Work required:
Look through the data below for the string "scientific", and copy every line where it turns up.
▬▬▬▬▬▬▬▬▬▬
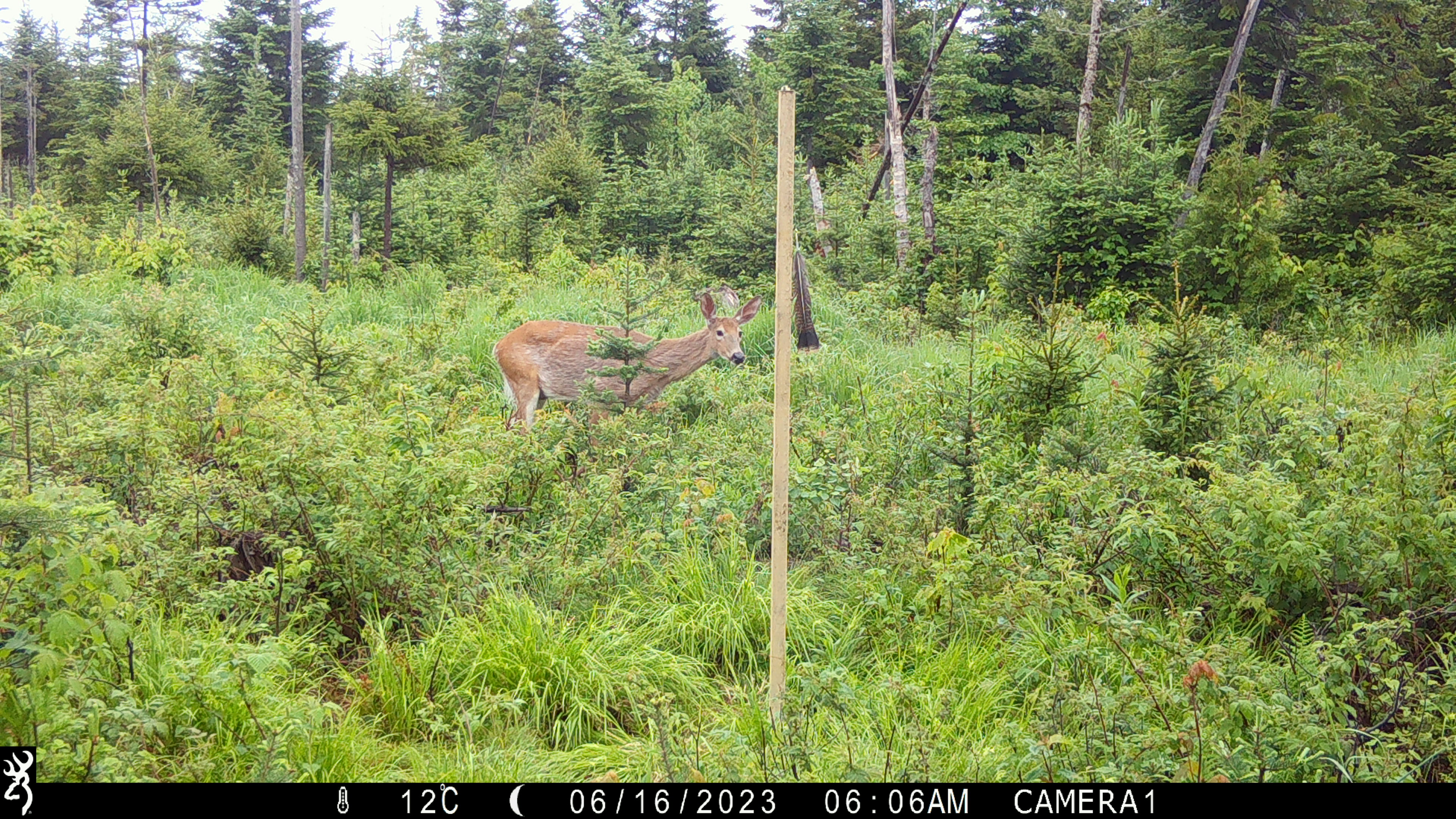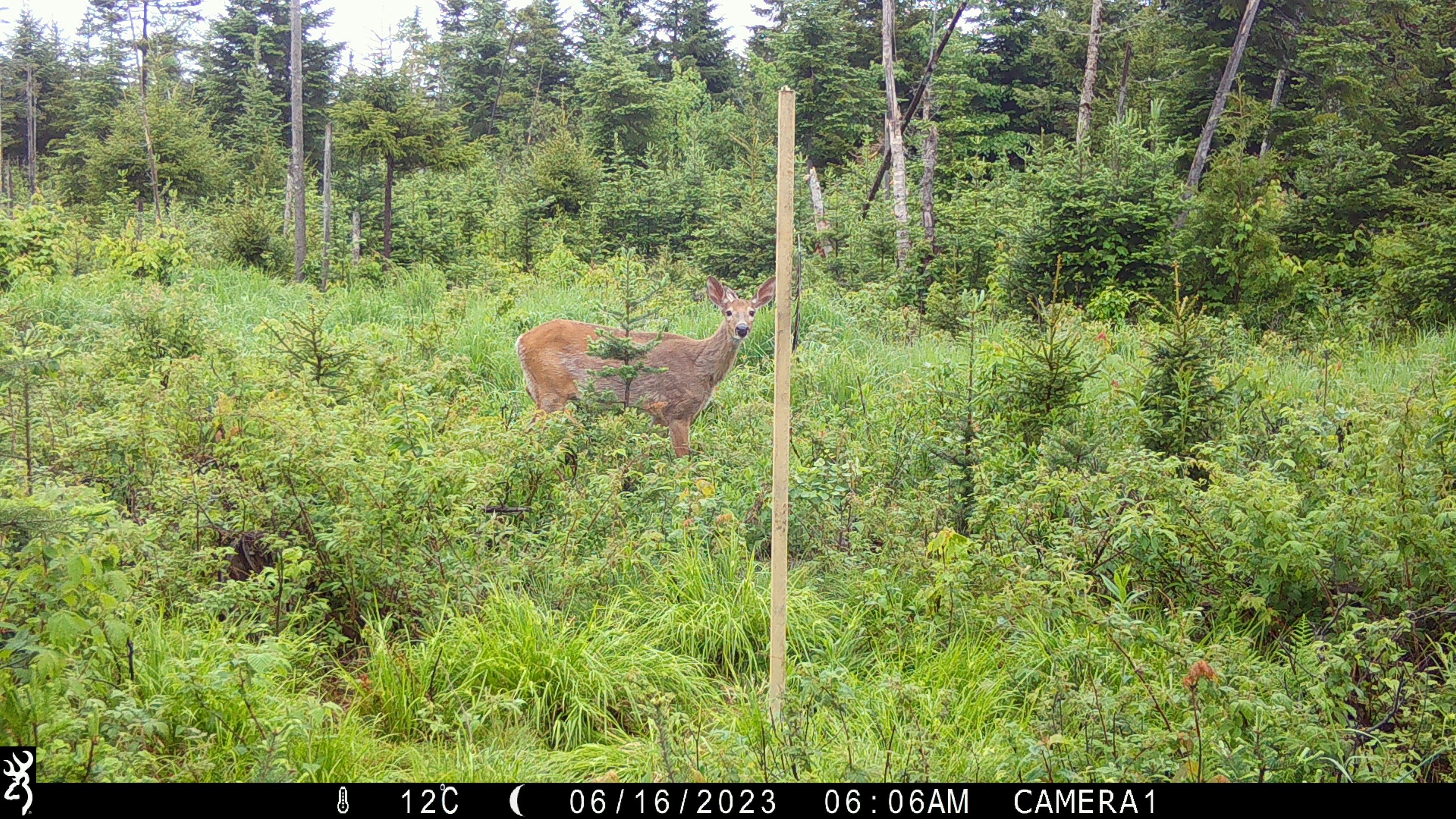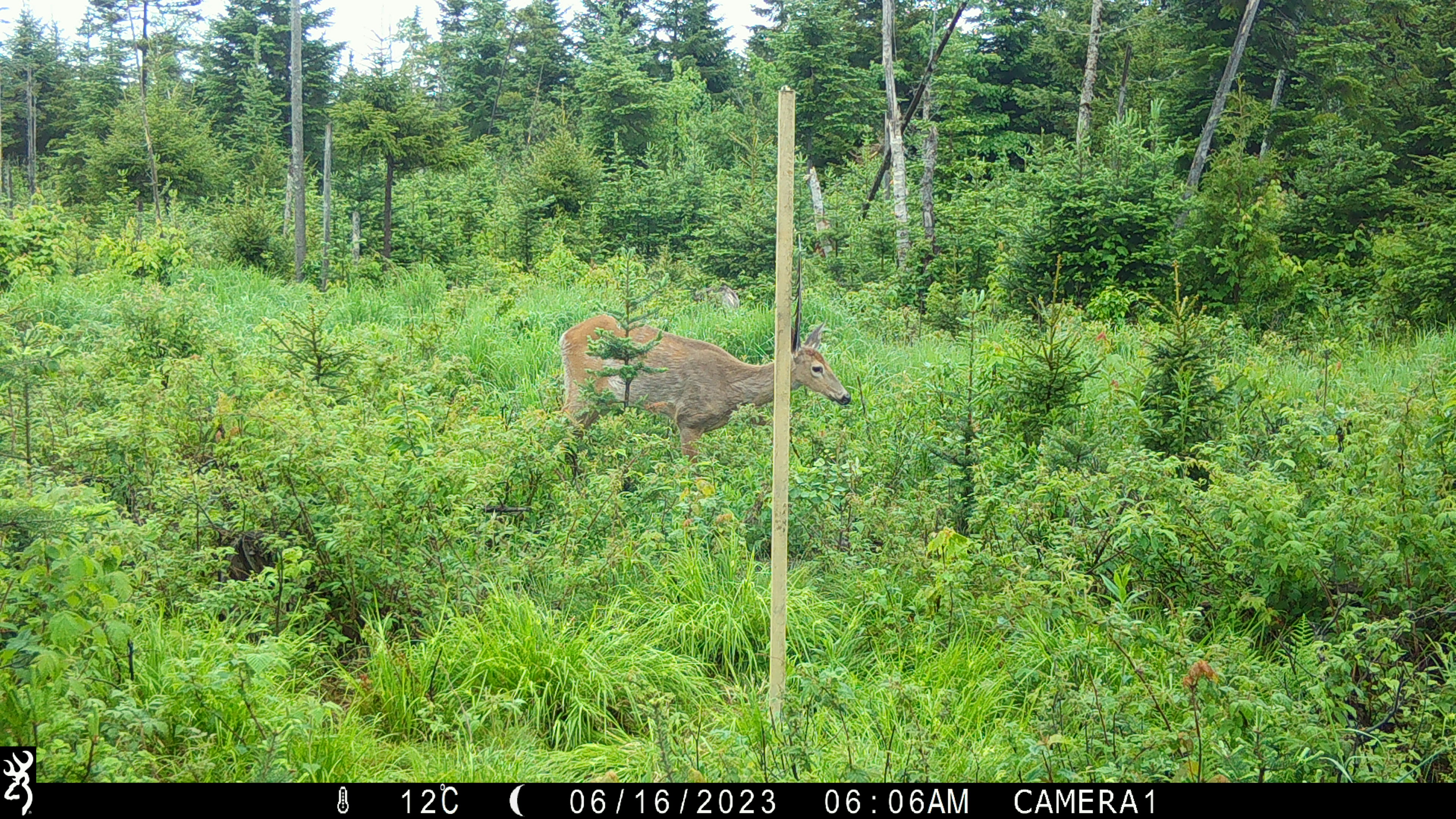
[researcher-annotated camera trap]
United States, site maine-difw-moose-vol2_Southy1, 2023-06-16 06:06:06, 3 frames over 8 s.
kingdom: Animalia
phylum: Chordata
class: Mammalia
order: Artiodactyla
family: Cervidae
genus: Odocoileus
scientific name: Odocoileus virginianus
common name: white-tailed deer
▬▬▬▬▬▬▬▬▬▬
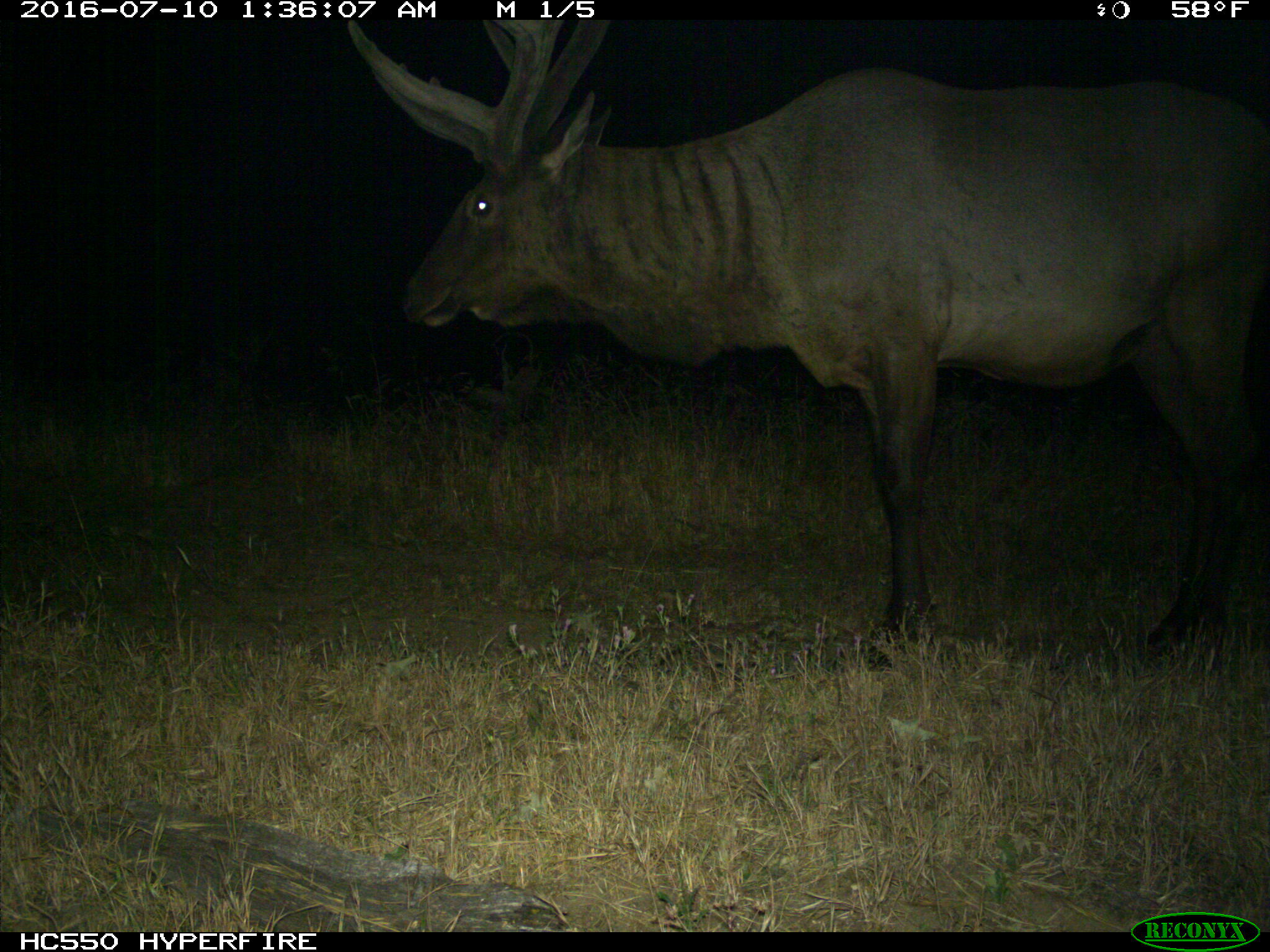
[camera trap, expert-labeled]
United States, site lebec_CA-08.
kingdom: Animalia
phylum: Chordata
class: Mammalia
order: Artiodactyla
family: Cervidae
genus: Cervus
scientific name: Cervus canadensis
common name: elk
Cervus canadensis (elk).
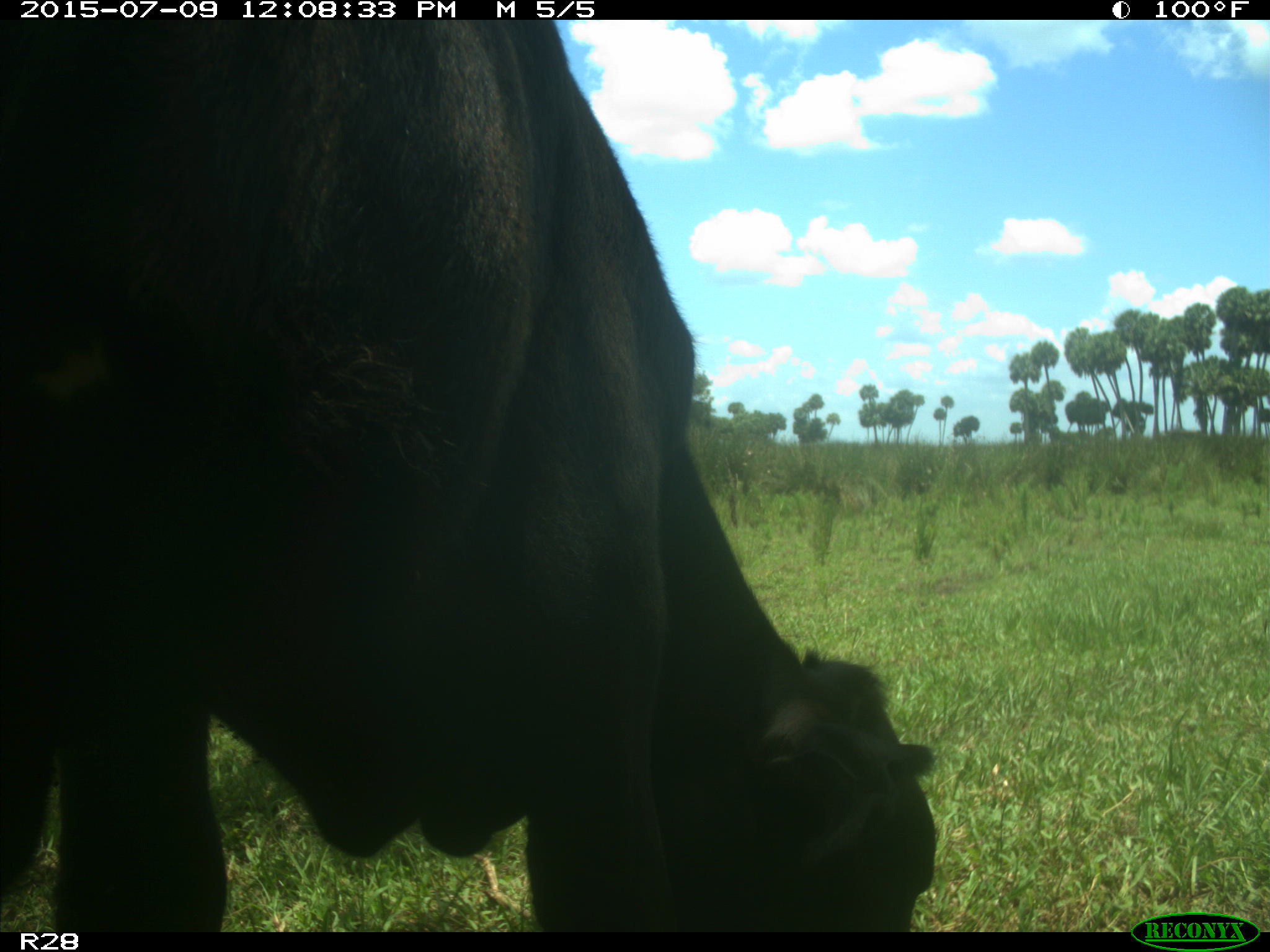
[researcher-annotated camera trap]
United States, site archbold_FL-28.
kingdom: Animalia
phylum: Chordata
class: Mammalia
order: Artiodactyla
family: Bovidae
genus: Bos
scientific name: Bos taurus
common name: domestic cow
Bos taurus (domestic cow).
▬▬▬▬▬▬▬▬▬▬
Response area:
scientific name: Odocoileus virginianus
scientific name: Cervus canadensis
scientific name: Bos taurus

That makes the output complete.